Text section
In which we have a look at this week's New York Times Book Review.

FACT

Hugh Eakin's predominantly negative review of Sharon Waxman's Loot: The Battle Over the Stolen Treasures of the Ancient World is a fine example of a misplaced news item. Mr Eakin thinks that Ms Waxman has got her story all wrong, and wants us to know it.

The larger problem is Waxman’s portrayal of the antiquities crisis as mainly a “tug of war” over coveted museum pieces. In fact, the more important battle concerns unprotected archaeological sites, and it is far less a matter of repatriating objects than of figuring out how to stop latter-day looters from destroying our collective past. That vital challenge remains unsolved.

The Book Review is not the place to post "Do Not Buy This Book" bills.

It would seem that, by my own lights, I'm the wrong person to be reviewing Elizabeth Royte's review of Irene M Pepperberg's Alex and Me: How a Scientist and a Parrot Discovered a Hidden World of Animal Intelligence And Formed a Deep Bond in the Process, because I had never heard of Alex the Thinking Parrot before, and I remain categorically uninterested in material so lacking in humanist, literary quality. Ms Royte is guardedly favorable.

Task list
• 1. In the book review commentary, how is Elizabeth Royte's review of the book about Alex the parrot characterized?
• 2. From the book review commentary, extract the passage beginning with "It would seem" up to and including "is guardedly favorable.".

Spatial relation data

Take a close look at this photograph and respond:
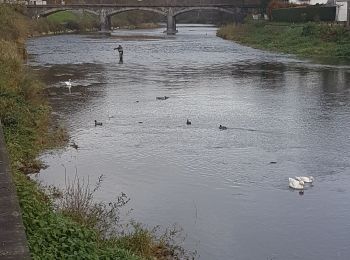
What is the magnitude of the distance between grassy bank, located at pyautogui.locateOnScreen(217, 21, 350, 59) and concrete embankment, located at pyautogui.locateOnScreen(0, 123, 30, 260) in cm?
3697

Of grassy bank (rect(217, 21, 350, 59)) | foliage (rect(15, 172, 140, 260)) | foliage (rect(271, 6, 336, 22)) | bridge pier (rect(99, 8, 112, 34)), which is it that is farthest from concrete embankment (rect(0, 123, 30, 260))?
bridge pier (rect(99, 8, 112, 34))

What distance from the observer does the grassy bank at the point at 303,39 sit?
43.7 meters

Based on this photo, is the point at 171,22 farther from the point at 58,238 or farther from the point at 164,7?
the point at 58,238

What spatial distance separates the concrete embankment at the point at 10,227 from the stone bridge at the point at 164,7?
75.4 metres

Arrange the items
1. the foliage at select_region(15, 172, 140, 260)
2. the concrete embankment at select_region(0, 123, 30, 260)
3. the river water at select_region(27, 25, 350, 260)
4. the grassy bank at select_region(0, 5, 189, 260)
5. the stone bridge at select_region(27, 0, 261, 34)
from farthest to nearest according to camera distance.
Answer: the stone bridge at select_region(27, 0, 261, 34) → the river water at select_region(27, 25, 350, 260) → the grassy bank at select_region(0, 5, 189, 260) → the foliage at select_region(15, 172, 140, 260) → the concrete embankment at select_region(0, 123, 30, 260)

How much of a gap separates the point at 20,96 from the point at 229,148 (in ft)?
22.7

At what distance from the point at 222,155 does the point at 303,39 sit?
36.8 metres

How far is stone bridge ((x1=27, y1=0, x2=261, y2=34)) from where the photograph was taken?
82875 millimetres

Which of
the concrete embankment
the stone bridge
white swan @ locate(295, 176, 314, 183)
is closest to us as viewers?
the concrete embankment

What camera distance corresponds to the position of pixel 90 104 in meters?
21.1

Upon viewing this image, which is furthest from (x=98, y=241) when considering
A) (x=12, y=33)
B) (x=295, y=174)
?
(x=12, y=33)

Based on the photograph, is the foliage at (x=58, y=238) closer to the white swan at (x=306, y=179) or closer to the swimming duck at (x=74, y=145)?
the white swan at (x=306, y=179)

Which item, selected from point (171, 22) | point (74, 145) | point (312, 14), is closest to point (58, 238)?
point (74, 145)

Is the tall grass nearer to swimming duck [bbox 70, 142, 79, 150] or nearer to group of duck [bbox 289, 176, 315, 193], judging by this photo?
group of duck [bbox 289, 176, 315, 193]
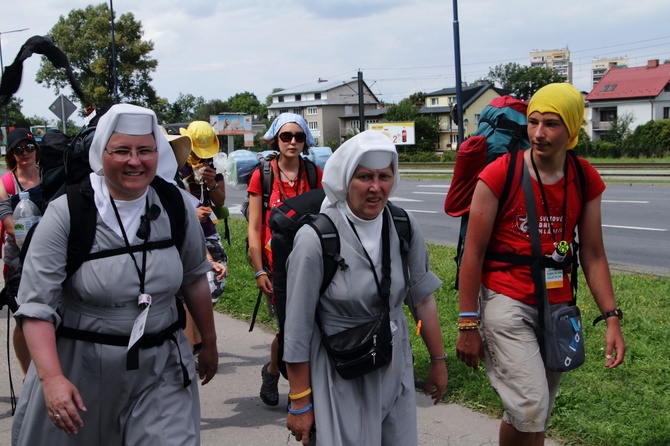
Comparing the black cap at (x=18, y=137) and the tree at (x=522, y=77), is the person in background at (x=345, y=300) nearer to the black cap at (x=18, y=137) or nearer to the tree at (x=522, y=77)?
the black cap at (x=18, y=137)

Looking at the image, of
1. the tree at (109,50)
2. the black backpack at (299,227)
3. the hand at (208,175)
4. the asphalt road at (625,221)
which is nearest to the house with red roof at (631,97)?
the tree at (109,50)

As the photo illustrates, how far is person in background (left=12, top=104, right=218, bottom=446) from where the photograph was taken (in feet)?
9.16

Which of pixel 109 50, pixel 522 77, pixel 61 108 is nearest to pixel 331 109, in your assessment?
pixel 522 77

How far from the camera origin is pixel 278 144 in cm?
506

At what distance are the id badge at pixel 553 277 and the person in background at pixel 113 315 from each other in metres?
1.63

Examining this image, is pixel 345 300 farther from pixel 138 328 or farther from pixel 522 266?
pixel 522 266

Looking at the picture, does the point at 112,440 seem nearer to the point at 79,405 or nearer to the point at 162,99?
the point at 79,405

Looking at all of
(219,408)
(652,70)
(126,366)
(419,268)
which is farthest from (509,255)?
(652,70)

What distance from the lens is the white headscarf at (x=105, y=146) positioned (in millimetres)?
2908

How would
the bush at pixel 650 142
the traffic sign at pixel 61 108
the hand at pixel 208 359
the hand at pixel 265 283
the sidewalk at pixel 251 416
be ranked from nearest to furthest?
1. the hand at pixel 208 359
2. the sidewalk at pixel 251 416
3. the hand at pixel 265 283
4. the traffic sign at pixel 61 108
5. the bush at pixel 650 142

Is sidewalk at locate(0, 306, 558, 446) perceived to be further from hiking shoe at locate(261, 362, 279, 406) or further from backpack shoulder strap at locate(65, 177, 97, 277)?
backpack shoulder strap at locate(65, 177, 97, 277)

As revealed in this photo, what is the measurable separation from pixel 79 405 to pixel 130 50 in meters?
57.7

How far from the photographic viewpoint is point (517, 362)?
3516mm

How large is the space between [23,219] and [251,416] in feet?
6.62
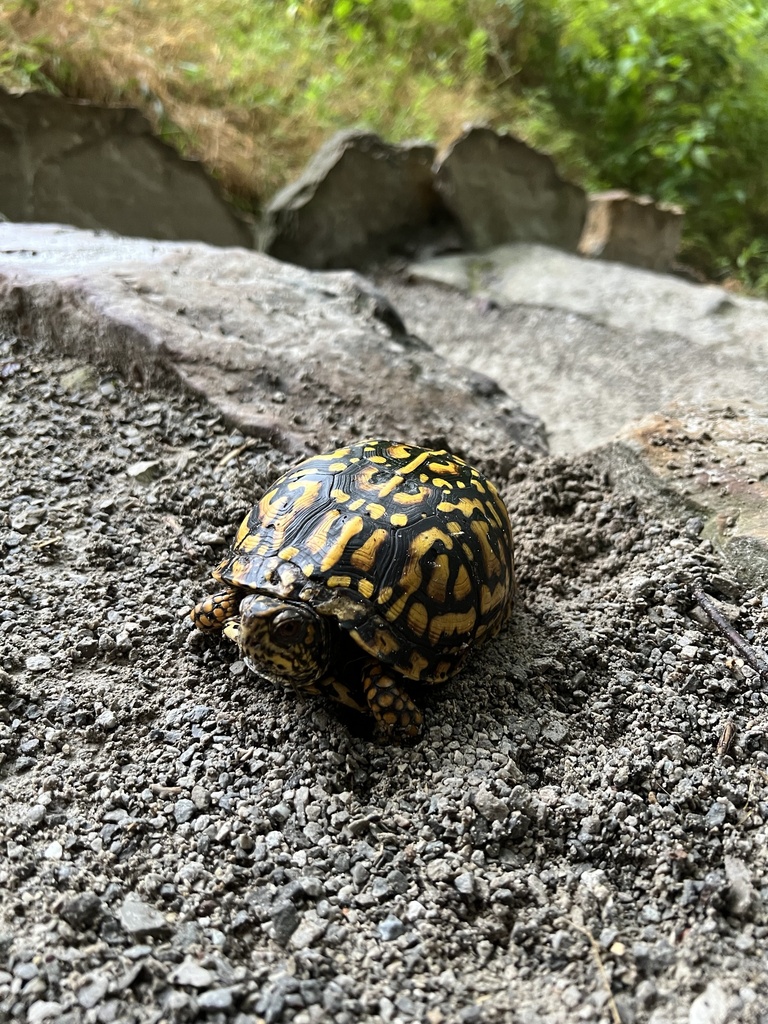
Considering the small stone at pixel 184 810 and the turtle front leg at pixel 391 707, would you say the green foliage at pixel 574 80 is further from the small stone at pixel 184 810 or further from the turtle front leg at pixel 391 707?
the small stone at pixel 184 810

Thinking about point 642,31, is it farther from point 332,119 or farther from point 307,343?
point 307,343

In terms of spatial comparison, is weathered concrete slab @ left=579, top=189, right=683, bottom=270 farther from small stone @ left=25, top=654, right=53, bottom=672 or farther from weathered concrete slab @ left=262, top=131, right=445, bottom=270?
small stone @ left=25, top=654, right=53, bottom=672

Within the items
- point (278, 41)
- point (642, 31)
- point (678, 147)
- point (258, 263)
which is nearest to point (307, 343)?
point (258, 263)

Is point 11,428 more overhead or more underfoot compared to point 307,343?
more underfoot

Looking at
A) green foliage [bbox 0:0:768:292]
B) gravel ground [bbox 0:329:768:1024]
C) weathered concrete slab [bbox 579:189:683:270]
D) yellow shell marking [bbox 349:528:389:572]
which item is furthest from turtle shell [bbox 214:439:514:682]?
green foliage [bbox 0:0:768:292]

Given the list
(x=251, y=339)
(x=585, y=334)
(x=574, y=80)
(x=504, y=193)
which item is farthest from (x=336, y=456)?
(x=574, y=80)
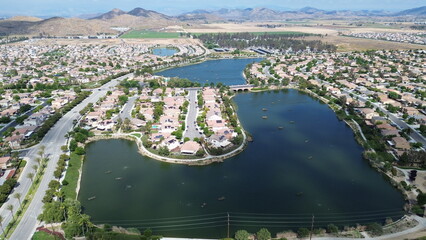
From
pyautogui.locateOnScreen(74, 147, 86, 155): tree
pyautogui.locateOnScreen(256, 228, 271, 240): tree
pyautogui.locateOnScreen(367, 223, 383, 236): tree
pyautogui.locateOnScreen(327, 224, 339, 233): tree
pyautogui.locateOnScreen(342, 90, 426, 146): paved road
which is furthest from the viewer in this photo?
pyautogui.locateOnScreen(342, 90, 426, 146): paved road

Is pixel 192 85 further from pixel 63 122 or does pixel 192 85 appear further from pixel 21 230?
pixel 21 230

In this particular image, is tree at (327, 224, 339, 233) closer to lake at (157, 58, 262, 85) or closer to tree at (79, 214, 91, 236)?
tree at (79, 214, 91, 236)

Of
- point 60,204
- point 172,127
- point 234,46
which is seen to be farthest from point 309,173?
point 234,46

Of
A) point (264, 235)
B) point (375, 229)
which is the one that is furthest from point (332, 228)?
point (264, 235)

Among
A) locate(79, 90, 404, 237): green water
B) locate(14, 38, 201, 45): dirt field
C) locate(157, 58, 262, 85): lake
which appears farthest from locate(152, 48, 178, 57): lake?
locate(79, 90, 404, 237): green water

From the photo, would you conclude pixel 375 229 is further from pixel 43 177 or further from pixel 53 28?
pixel 53 28
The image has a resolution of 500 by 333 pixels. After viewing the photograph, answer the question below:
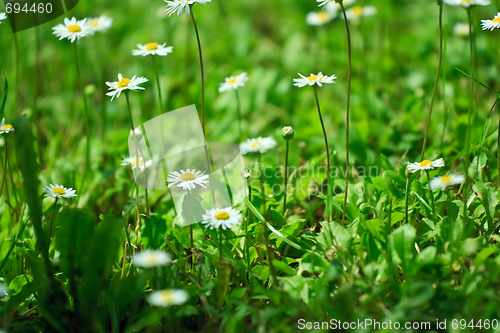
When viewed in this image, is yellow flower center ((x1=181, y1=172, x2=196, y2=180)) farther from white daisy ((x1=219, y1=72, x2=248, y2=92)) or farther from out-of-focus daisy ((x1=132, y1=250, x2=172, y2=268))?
white daisy ((x1=219, y1=72, x2=248, y2=92))

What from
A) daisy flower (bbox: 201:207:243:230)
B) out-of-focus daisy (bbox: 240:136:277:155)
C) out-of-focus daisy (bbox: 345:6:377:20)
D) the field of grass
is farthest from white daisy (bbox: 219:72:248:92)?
out-of-focus daisy (bbox: 345:6:377:20)

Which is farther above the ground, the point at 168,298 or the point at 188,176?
the point at 188,176

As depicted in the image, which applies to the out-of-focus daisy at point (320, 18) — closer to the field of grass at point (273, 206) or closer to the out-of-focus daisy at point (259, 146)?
the field of grass at point (273, 206)

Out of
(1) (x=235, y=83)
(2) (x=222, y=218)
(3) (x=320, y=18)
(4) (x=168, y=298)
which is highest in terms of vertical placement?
(3) (x=320, y=18)

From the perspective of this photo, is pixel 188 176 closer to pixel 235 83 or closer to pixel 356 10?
pixel 235 83

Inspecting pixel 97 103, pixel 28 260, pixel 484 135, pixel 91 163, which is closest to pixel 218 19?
pixel 97 103

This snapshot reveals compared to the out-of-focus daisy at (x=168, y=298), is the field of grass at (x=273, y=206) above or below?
above

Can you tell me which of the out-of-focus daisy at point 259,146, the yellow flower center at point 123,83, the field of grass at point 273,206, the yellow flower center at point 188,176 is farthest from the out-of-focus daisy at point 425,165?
the yellow flower center at point 123,83

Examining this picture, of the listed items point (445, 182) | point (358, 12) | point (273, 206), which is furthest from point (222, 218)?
point (358, 12)
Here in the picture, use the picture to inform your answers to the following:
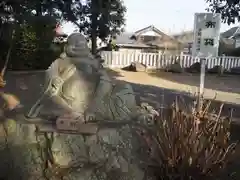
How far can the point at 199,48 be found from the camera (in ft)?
16.1

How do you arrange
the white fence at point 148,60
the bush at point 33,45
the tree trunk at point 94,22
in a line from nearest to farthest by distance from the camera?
the bush at point 33,45 → the tree trunk at point 94,22 → the white fence at point 148,60

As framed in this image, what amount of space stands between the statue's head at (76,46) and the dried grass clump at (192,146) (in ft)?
3.00

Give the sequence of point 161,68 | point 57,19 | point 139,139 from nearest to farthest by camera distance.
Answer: point 139,139
point 57,19
point 161,68

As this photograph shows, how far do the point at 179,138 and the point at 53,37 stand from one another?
881cm

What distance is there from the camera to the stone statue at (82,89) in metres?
2.63

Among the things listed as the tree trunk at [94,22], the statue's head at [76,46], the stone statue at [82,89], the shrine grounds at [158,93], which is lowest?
the shrine grounds at [158,93]

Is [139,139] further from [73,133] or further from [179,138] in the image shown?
[73,133]

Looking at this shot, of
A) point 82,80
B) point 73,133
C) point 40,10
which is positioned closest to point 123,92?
point 82,80

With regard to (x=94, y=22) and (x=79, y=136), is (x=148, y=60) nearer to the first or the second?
(x=94, y=22)

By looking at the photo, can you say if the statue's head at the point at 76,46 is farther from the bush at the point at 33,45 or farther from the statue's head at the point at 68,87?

Answers for the tasks
• 1. It is guardedly favorable.

• 2.
It would seem that, by my own lights, I'm the wrong person to be reviewing Elizabeth Royte's review of Irene M Pepperberg's Alex and Me: How a Scientist and a Parrot Discovered a Hidden World of Animal Intelligence And Formed a Deep Bond in the Process, because I had never heard of Alex the Thinking Parrot before, and I remain categorically uninterested in material so lacking in humanist, literary quality. Ms Royte is guardedly favorable.